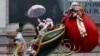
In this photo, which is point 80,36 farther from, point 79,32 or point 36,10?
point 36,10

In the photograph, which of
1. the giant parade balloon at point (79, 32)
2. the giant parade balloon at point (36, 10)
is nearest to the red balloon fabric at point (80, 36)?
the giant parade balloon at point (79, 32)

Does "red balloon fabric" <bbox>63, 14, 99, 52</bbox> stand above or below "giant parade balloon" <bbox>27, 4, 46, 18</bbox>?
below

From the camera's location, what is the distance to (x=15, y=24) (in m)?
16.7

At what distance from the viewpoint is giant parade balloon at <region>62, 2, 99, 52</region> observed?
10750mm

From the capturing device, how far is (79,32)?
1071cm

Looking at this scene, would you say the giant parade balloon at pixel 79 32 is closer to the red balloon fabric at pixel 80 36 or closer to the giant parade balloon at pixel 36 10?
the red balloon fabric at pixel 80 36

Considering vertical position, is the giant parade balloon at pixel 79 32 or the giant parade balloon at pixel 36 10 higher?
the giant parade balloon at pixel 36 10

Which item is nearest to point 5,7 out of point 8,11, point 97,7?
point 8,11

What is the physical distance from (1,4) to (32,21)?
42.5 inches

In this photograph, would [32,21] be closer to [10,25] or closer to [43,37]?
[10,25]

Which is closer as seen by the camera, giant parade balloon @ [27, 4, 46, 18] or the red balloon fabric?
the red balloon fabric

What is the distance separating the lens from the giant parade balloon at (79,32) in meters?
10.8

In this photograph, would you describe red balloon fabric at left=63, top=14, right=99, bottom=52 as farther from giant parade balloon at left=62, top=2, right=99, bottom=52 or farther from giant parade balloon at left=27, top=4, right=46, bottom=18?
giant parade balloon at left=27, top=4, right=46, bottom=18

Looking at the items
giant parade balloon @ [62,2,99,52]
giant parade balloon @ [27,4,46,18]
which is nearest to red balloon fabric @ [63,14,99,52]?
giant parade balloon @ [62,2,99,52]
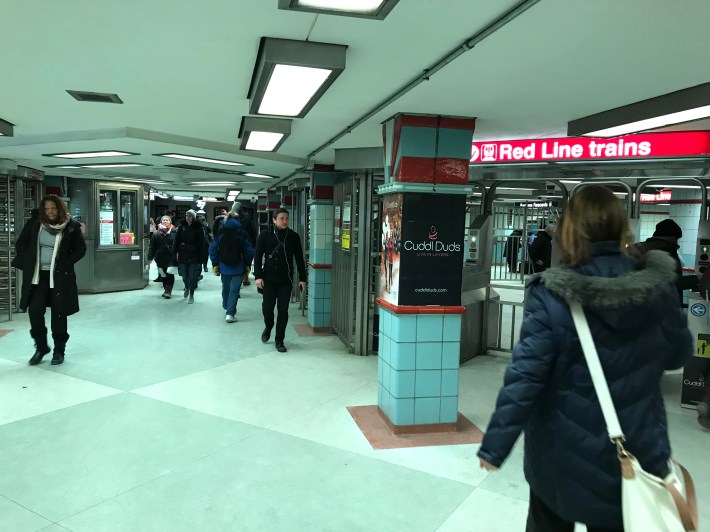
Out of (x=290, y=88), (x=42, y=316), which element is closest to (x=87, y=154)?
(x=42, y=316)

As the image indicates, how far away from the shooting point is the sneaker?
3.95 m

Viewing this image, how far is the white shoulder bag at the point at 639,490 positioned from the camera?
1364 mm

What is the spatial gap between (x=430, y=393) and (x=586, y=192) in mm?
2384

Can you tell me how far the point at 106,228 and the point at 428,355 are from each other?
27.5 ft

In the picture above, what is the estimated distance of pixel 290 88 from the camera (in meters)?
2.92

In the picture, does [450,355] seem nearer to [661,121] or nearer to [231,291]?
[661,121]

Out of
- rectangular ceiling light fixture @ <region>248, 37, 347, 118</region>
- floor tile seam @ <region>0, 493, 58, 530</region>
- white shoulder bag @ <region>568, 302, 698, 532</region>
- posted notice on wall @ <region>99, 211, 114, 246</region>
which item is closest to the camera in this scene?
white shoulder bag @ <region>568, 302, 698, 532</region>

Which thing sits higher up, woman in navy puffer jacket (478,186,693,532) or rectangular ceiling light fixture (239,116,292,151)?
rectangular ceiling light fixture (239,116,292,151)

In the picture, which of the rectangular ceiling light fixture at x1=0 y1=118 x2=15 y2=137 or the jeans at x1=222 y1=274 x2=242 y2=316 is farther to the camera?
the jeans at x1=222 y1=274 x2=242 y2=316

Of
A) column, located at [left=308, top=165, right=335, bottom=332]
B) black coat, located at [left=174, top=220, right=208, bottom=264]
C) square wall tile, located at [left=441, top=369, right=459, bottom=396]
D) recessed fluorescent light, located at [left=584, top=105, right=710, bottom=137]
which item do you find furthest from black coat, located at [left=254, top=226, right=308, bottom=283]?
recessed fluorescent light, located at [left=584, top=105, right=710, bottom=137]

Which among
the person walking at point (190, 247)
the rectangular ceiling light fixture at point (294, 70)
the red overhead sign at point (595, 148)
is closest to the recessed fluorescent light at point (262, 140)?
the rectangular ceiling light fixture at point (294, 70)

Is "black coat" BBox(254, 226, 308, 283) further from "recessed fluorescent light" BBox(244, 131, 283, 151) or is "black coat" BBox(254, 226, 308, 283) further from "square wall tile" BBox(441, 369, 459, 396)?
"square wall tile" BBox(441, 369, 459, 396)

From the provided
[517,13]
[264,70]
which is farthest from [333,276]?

...

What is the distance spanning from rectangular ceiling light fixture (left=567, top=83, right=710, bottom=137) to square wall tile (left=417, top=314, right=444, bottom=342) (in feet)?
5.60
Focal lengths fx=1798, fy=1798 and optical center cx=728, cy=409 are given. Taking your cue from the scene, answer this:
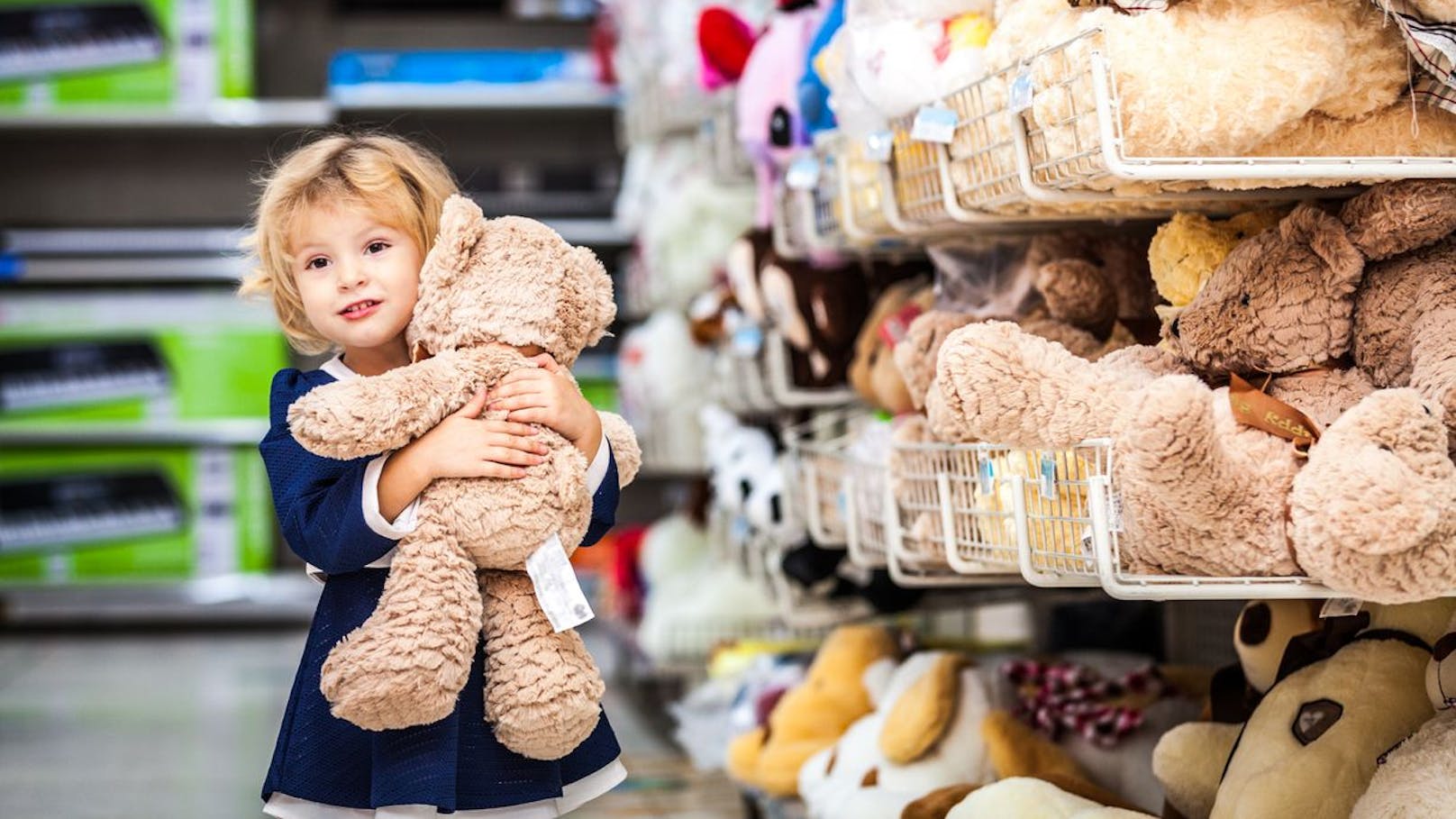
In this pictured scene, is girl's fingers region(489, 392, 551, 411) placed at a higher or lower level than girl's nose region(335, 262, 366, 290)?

---

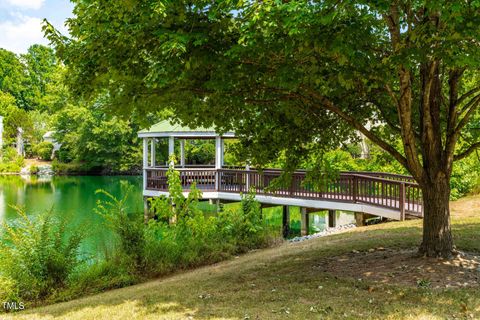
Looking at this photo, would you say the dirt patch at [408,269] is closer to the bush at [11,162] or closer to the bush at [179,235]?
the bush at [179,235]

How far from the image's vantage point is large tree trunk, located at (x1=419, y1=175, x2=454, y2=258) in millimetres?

- [WHAT THE TASK ASKS]:
Can you repeat the data from the line with "369, 459, 396)?" to the line with "which is farthest from [333,276]?", swapping "black coat" for "dark jacket" and leaving everything else unchanged?

- [ANSWER FOR THE TASK]:
Is "dark jacket" BBox(254, 226, 308, 283) further from "recessed fluorescent light" BBox(244, 131, 283, 151) or is "dark jacket" BBox(254, 226, 308, 283) further from "square wall tile" BBox(441, 369, 459, 396)?
"square wall tile" BBox(441, 369, 459, 396)

From the provided
[517,13]
[264,70]
which is farthest from [333,276]?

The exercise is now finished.